Srygley, who turned to Watsu to sort out the pain of her divorce, says, “Either the person will talk about it or not. If the feeling is very strong, they almost always mention it, and usually seem to have found resolution in the progression of the session. They let it go without attachment, and a whole new feeling comes up.”

Moving beyond the physical and into the emotional/spiritual is the goal of many bodywork modalities. Watsu is not unique in aiming for healing catharsis while providing plenty to love on a strictly corporal level. In his practice, Jaeger sees “women who consider themselves 5 to 15 pounds overweight” — you know, most of us — re-visioning themselves as sleek and beautiful. “Their bodies do the best in water. A little bit of fat helps you float.”

Urban retreat

Where to Watsu

• M’Illumino Urban Retreat

Address: 6921 Roosevelt Way N.E., Seattle, WA 98115

Web site: www.m-illumino.com/ Today, M’Illumino hosts an open house to debut its Watsu pool and Urban Retreat.

Contact: Laura Srygley

E-mail: l.srygley@comcast.net

Phone: 206-525-0363

Also: Gary Jaeger can schedule at M’Illumino. See Watsu Northwest, below for contact information.

• Watsu Northwest

Address: 23301 N.E. Redmond Fall City Road, Redmond, WA 98053-8377

Web site: watsunorthwest.com

Contact: Gary Jaeger

E-mail: info@watsunorthwest.com/

Phone: 206-528-8495

• Water Lily Pool

Address: 704 228th Ave N.E. No. 745, Sammamish, WA 98074

Web site: http://cisaquatics.com/watsu.html

Contact: Harriet Ott

E-mail: harrietott@comcast.net

Phone: 425-830-7746

Also: Laura Srygley can also schedule at Water Lily. See M’Illumino, above, for contact information.
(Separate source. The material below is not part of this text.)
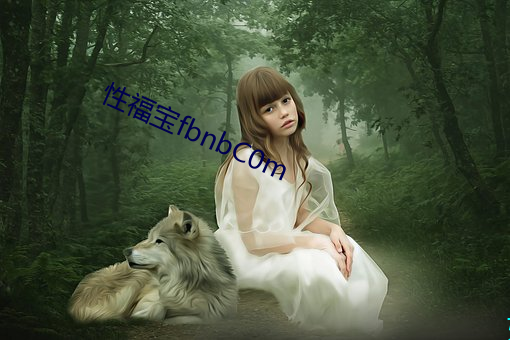 性福寶fbnbC0m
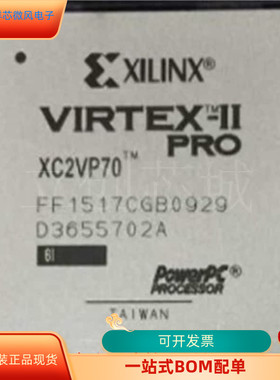 XC2VP70－5FFG1517C  XC2VP70－5FFG1704C 全新原装正品 咨询下单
Source: Community Integration Services (http://cisaquatics.com/watsu)

My most recent epiphany took place on the unlikely corner of 70th and Roosevelt, in Seattle’s Roosevelt District. Semis roared down the block as I entered the bamboo gates of M’Illumino (“I flood myself with light”), an urban retreat where owner Bridget Thompson was about to open a Watsu facility. A sunny brick courtyard set about with small fountains and statues of Asian deities brought me to brand-new wooden steps leading to the even newer pool — 4 feet deep, 12 feet in diameter — under a charming wooden gazebo. Jaeger, a long drink of water drinking a long bottle of Smart Water, directed me to a figure-eight-shaped bamboo structure of two rooms: the changing room and shower. Now seven months pregnant, I waddled into the pool, eager for weightless grace.
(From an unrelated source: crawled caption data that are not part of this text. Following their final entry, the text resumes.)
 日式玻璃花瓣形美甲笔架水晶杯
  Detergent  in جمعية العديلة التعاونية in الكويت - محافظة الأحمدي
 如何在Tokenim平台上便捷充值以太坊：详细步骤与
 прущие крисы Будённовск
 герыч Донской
The chest-high water was skin-temperature and slick. M’Illumino opts for salt over the more typical chlorine (Water Lily Pool uses ozone gas instead of chlorine). As Thompson says, “Chlorine is obnoxious.” Jaeger and I spent almost half an hour talking in the pool, which he considers the ideal environment for intake. I moaned about the chilly few steps from shower to pool. He responded that outdoor treatment is ideal. “Ninety-five, 96-degree water indoors; you get too hot.” I shared that I was somewhat nervous about this upcoming physical intimacy with a man I am not married to, whom I had, in fact, just met (wasn’t that my 20s?).

We began. I smiled as he bent my body into a crescent I did not know I remembered from my session with Srygley. There were different moves, as well. Tucking my head between his chin and shoulder, Jaeger supported my neck, rotated me face-down, and I hovered, a bridge above the water. It was utterly painless. He faced me away from him, pulled my feet onto his thighs, clasped my hands together over my head, and arched me. A ship’s figurehead.
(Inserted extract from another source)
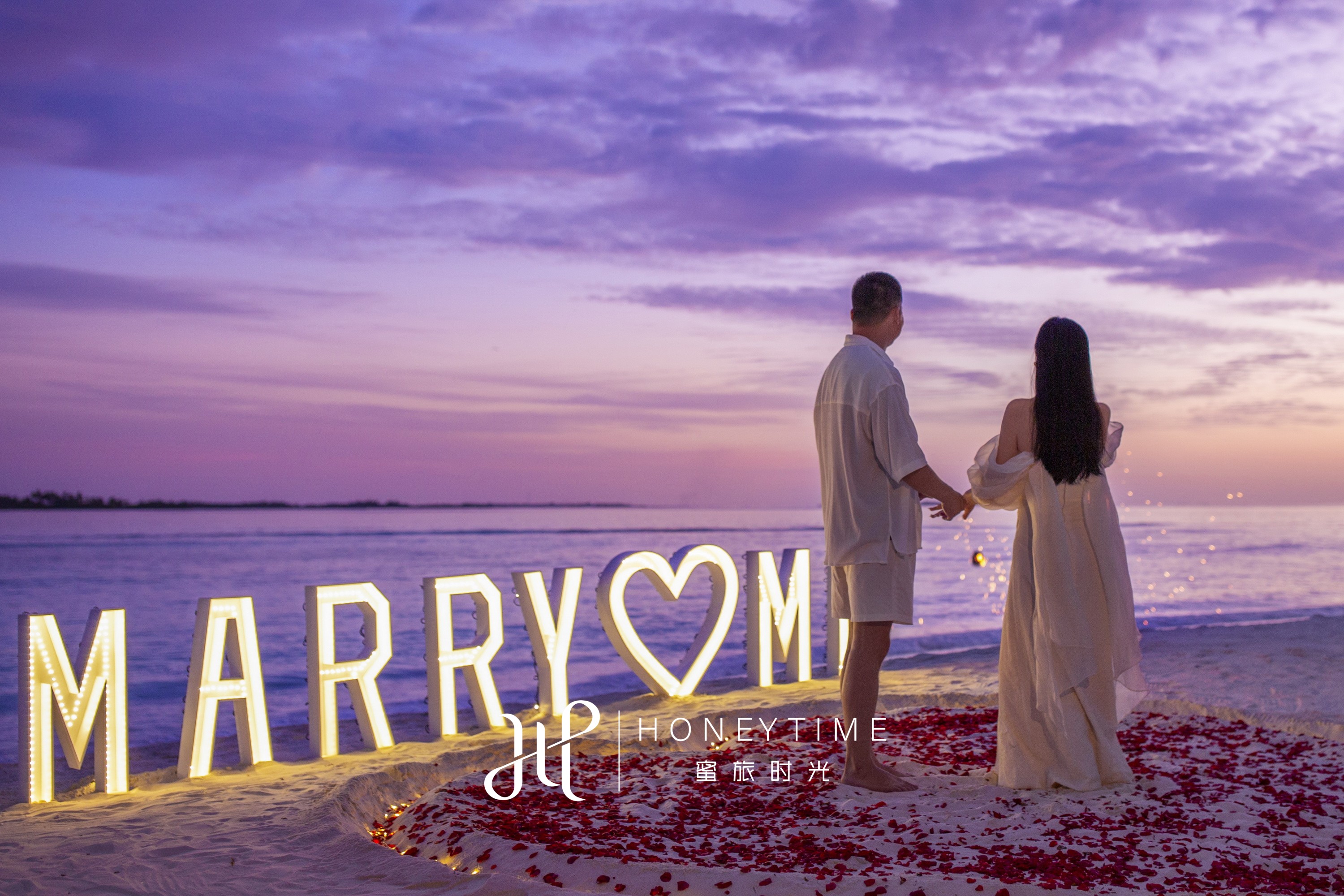 阿雅达岛求婚合集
Back to reality. M’Illumino’s Watsu does not open officially until today, so I understand I was beta-testing. That said, the darling gazebo did not offer adequate protection from the autumn elements. I don’t relish the idea of Watsu there in the winter. Also, the bamboo shower is open to the sky. What if it rains? Thompson says: “Being rained on is part of the magic,” but I found it cold. She intends to bump up the shower’s heat, and points out that the main studio contains an indoor shower that is available. Additionally, her plans include a system of blinds to surround the gazebo, “To block out wild weather.”

These are quibbles. The warm water and safe, caring touch mitigated the passing traffic and the brisk wind, leaving me with Watsu’s greatest gift: a purely non-intellectual sense of well-being.

Alle C. Hall is a freelance writer living in Seattle.